(Image-based spatial reasoning data)
## begin

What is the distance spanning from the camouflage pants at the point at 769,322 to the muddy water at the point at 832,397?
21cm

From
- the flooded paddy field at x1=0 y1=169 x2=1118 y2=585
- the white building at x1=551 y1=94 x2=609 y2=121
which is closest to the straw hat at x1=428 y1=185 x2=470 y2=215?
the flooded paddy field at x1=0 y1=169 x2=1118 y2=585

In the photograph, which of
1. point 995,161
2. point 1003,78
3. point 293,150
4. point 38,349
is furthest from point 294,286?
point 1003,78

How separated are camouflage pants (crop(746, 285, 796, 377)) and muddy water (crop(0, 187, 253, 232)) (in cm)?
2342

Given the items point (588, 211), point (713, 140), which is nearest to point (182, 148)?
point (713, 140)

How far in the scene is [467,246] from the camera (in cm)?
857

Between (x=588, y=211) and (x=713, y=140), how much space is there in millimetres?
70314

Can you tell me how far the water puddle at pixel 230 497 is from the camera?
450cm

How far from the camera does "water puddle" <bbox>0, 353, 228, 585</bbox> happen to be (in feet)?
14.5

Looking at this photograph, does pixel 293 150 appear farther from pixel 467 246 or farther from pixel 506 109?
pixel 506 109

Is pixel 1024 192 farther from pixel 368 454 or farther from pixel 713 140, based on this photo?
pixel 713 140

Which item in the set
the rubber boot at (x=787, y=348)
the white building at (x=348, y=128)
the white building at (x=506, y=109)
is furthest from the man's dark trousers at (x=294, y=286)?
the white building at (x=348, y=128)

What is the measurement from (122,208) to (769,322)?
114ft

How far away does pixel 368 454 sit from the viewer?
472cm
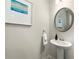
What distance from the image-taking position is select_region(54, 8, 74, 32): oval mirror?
8.87ft

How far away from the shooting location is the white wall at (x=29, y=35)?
5.51ft

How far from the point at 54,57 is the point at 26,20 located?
5.07ft

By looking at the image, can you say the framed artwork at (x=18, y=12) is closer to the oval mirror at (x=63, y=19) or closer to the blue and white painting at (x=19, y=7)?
the blue and white painting at (x=19, y=7)

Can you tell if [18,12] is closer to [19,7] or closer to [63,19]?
[19,7]

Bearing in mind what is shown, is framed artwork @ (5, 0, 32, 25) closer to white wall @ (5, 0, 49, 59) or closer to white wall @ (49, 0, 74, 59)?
white wall @ (5, 0, 49, 59)

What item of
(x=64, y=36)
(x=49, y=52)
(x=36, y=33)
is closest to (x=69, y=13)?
(x=64, y=36)

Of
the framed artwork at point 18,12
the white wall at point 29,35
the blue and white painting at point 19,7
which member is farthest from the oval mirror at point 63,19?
the blue and white painting at point 19,7

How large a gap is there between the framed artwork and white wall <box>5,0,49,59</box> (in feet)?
0.33

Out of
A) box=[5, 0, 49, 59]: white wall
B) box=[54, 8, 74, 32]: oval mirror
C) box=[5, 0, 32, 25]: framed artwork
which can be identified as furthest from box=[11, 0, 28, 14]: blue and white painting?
box=[54, 8, 74, 32]: oval mirror

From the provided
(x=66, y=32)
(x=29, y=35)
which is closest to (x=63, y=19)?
(x=66, y=32)

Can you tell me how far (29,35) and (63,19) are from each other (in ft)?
3.82

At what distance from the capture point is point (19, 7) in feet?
6.12

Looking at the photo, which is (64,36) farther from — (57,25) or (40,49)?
(40,49)
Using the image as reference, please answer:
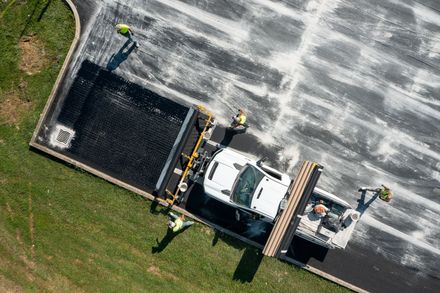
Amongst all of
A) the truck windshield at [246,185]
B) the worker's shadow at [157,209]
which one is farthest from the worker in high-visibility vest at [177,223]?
the truck windshield at [246,185]

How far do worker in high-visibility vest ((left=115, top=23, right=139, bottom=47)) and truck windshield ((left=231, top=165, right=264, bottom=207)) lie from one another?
831 cm

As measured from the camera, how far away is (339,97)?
1961cm

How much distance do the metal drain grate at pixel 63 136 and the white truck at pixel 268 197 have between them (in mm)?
7263

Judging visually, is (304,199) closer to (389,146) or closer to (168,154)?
(389,146)

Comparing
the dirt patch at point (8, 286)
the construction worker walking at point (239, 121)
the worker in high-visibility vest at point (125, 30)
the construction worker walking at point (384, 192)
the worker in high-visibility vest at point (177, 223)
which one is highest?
the worker in high-visibility vest at point (125, 30)

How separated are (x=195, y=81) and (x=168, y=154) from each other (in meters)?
3.82

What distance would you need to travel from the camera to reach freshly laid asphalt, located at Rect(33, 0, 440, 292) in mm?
19484

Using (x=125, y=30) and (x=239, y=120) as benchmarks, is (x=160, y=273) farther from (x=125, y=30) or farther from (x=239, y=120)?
(x=125, y=30)

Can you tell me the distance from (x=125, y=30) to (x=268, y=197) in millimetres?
10195

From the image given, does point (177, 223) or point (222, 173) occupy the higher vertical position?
point (222, 173)

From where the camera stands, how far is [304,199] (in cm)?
1753

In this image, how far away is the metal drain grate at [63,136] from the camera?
66.5 feet

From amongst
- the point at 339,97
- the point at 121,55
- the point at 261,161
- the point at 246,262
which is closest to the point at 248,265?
the point at 246,262

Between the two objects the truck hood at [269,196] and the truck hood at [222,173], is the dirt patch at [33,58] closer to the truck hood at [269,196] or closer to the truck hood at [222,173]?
the truck hood at [222,173]
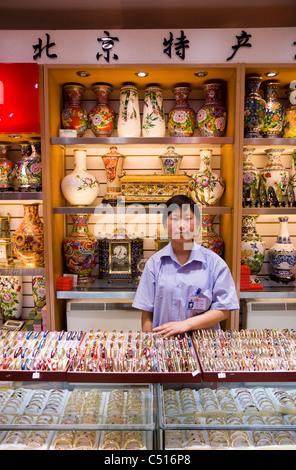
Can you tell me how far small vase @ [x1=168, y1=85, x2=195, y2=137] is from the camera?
2.70 metres

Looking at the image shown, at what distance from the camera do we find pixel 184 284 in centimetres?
189

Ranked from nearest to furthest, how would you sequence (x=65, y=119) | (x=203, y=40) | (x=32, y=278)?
(x=203, y=40), (x=65, y=119), (x=32, y=278)

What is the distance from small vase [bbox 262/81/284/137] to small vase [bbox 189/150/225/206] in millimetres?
475

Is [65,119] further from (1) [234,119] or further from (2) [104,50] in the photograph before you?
(1) [234,119]

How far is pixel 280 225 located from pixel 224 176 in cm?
58

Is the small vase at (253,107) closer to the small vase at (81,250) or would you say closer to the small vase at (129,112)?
the small vase at (129,112)

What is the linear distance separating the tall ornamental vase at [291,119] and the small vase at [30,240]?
6.51 ft

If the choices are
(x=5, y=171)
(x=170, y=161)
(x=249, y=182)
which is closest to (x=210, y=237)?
(x=249, y=182)

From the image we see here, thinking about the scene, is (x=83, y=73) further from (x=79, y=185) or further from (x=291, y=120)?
(x=291, y=120)

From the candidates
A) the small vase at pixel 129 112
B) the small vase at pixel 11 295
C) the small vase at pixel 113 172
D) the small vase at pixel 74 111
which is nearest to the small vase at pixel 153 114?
the small vase at pixel 129 112

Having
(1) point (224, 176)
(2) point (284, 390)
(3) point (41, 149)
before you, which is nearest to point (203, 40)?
(1) point (224, 176)

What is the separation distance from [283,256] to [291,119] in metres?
1.03

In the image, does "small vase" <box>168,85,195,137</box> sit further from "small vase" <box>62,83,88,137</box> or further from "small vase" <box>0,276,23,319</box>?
"small vase" <box>0,276,23,319</box>

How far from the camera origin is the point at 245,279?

## end

Written problem. Transcribe the listing in full and omit the pictures.

Task response.
What is the distance spanning from the camouflage pants at the point at 769,322 to the muddy water at the point at 832,397?
21cm

From
- the flooded paddy field at x1=0 y1=169 x2=1118 y2=585
- the white building at x1=551 y1=94 x2=609 y2=121
which is closest to the straw hat at x1=428 y1=185 x2=470 y2=215?
the flooded paddy field at x1=0 y1=169 x2=1118 y2=585

In the photograph, which of
1. point 995,161
2. point 1003,78
3. point 293,150
4. point 38,349
is furthest from point 294,286?
point 1003,78

How separated are camouflage pants (crop(746, 285, 796, 377)) and muddy water (crop(0, 187, 253, 232)) (in cm)?
2342

Given the items point (588, 211), point (713, 140), which is nearest to point (182, 148)?
point (713, 140)

How far in the scene is [467,246] from the camera (in cm)?
857

Between (x=588, y=211) and (x=713, y=140), how much space is there in millimetres?
70314

Can you tell me how far the water puddle at pixel 230 497 is from the camera?
450cm

How far from the camera does "water puddle" <bbox>0, 353, 228, 585</bbox> happen to be (in feet)?
14.5

Looking at this photograph, does pixel 293 150 appear farther from pixel 467 246 or farther from pixel 506 109?
pixel 506 109

Is pixel 1024 192 farther from pixel 368 454 or farther from pixel 713 140, based on this photo?
pixel 713 140

Which item in the set
the rubber boot at (x=787, y=348)
the white building at (x=348, y=128)
the white building at (x=506, y=109)
is furthest from the man's dark trousers at (x=294, y=286)?
the white building at (x=348, y=128)

What is the measurement from (122,208) to (769,322)?
114ft

How far away does pixel 368 454 sit from the viewer?
472cm
What distance from the image-taking position is select_region(54, 8, 74, 32): oval mirror?
8.87ft

How far away from the shooting location is the white wall at (x=29, y=35)?
5.51ft

How far from the point at 54,57 is the point at 26,20 located?
5.07ft

By looking at the image, can you say the framed artwork at (x=18, y=12) is closer to the oval mirror at (x=63, y=19) or closer to the blue and white painting at (x=19, y=7)?
the blue and white painting at (x=19, y=7)

Can you tell if [18,12] is closer to [19,7] or closer to [63,19]?
[19,7]

Bearing in mind what is shown, is framed artwork @ (5, 0, 32, 25) closer to white wall @ (5, 0, 49, 59) or closer to white wall @ (49, 0, 74, 59)?
white wall @ (5, 0, 49, 59)

What item of
(x=64, y=36)
(x=49, y=52)
(x=36, y=33)
is closest to (x=69, y=13)?
(x=64, y=36)

Of
the framed artwork at point 18,12
the white wall at point 29,35
the blue and white painting at point 19,7
which member is farthest from the oval mirror at point 63,19?
the blue and white painting at point 19,7

How large a gap is there between the framed artwork and white wall <box>5,0,49,59</box> (in feet)?
0.33

Out of
A) box=[5, 0, 49, 59]: white wall
B) box=[54, 8, 74, 32]: oval mirror
C) box=[5, 0, 32, 25]: framed artwork
which can be identified as furthest from box=[11, 0, 28, 14]: blue and white painting?
box=[54, 8, 74, 32]: oval mirror

From the provided
(x=66, y=32)
(x=29, y=35)
which is closest to (x=63, y=19)?
(x=66, y=32)

Can you tell me how far (29,35) and (63,19) are from each other (in ft)?
3.82

At what distance from the capture point is point (19, 7) in feet?
6.12

Looking at the photo, which is (64,36) farther from — (57,25) or (40,49)?
(40,49)
Using the image as reference, please answer:
Amongst all of
A) the truck windshield at [246,185]
B) the worker's shadow at [157,209]
which one is farthest from the worker in high-visibility vest at [177,223]?
the truck windshield at [246,185]

How far do worker in high-visibility vest ((left=115, top=23, right=139, bottom=47)) and truck windshield ((left=231, top=165, right=264, bottom=207)) lie from one another?
831 cm

As measured from the camera, how far away is (339,97)?
1961cm

How much distance do the metal drain grate at pixel 63 136 and the white truck at pixel 268 197 have between them (in mm)?
7263

Judging visually, is (304,199) closer to (389,146) or closer to (168,154)?
(389,146)

Comparing
the dirt patch at point (8, 286)
the construction worker walking at point (239, 121)
the worker in high-visibility vest at point (125, 30)
the construction worker walking at point (384, 192)
the worker in high-visibility vest at point (177, 223)
which one is highest?
the worker in high-visibility vest at point (125, 30)

How separated are (x=195, y=81) and (x=168, y=154) from each other (in meters)?
3.82

What distance would you need to travel from the camera to reach freshly laid asphalt, located at Rect(33, 0, 440, 292) in mm?
19484

Using (x=125, y=30) and (x=239, y=120) as benchmarks, is (x=160, y=273) farther from (x=125, y=30) or farther from (x=239, y=120)?
(x=125, y=30)

Can you tell me the distance from (x=125, y=30) to (x=268, y=197) in millimetres?
10195

From the image given, does point (177, 223) or point (222, 173) occupy the higher vertical position?
point (222, 173)

From where the camera stands, how far is [304,199] (in cm)?
1753

In this image, how far away is the metal drain grate at [63,136] from the camera?
66.5 feet

From amongst
- the point at 339,97
- the point at 121,55
- the point at 261,161
- the point at 246,262
which is closest to the point at 248,265?
the point at 246,262

Between the two objects the truck hood at [269,196] and the truck hood at [222,173], is the dirt patch at [33,58] closer to the truck hood at [269,196] or closer to the truck hood at [222,173]?
the truck hood at [222,173]
Can you tell me how far small vase @ [x1=168, y1=85, x2=195, y2=137] is from the camera?
2.70 metres

Looking at the image shown, at what distance from the camera do we find pixel 184 284 in centimetres?
189

Ranked from nearest to furthest, how would you sequence (x=65, y=119) | (x=203, y=40) | (x=32, y=278)?
(x=203, y=40), (x=65, y=119), (x=32, y=278)

What is the distance from small vase [bbox 262/81/284/137] to small vase [bbox 189/150/225/206] in millimetres?
475

Is [65,119] further from (1) [234,119] or further from (2) [104,50] in the photograph before you?
(1) [234,119]

How far is pixel 280 225 located from pixel 224 176 in cm?
58

Is the small vase at (253,107) closer to the small vase at (81,250) or would you say closer to the small vase at (129,112)?
the small vase at (129,112)

What is the linear distance separating the tall ornamental vase at [291,119] and the small vase at [30,240]?
6.51 ft

If the choices are
(x=5, y=171)
(x=170, y=161)
(x=249, y=182)
which is closest to (x=210, y=237)?
(x=249, y=182)

From the image we see here, thinking about the scene, is (x=83, y=73) further from (x=79, y=185) or further from (x=291, y=120)?
(x=291, y=120)

From the candidates
A) the small vase at pixel 129 112
B) the small vase at pixel 11 295
C) the small vase at pixel 113 172
D) the small vase at pixel 74 111
which is nearest to the small vase at pixel 153 114?
the small vase at pixel 129 112

Having
(1) point (224, 176)
(2) point (284, 390)
(3) point (41, 149)
before you, which is nearest to point (203, 40)?
(1) point (224, 176)

What is the separation distance from [283,256] to [291,119] in metres?
1.03

In the image, does "small vase" <box>168,85,195,137</box> sit further from "small vase" <box>62,83,88,137</box> or further from "small vase" <box>0,276,23,319</box>?
"small vase" <box>0,276,23,319</box>

How far from the camera origin is the point at 245,279?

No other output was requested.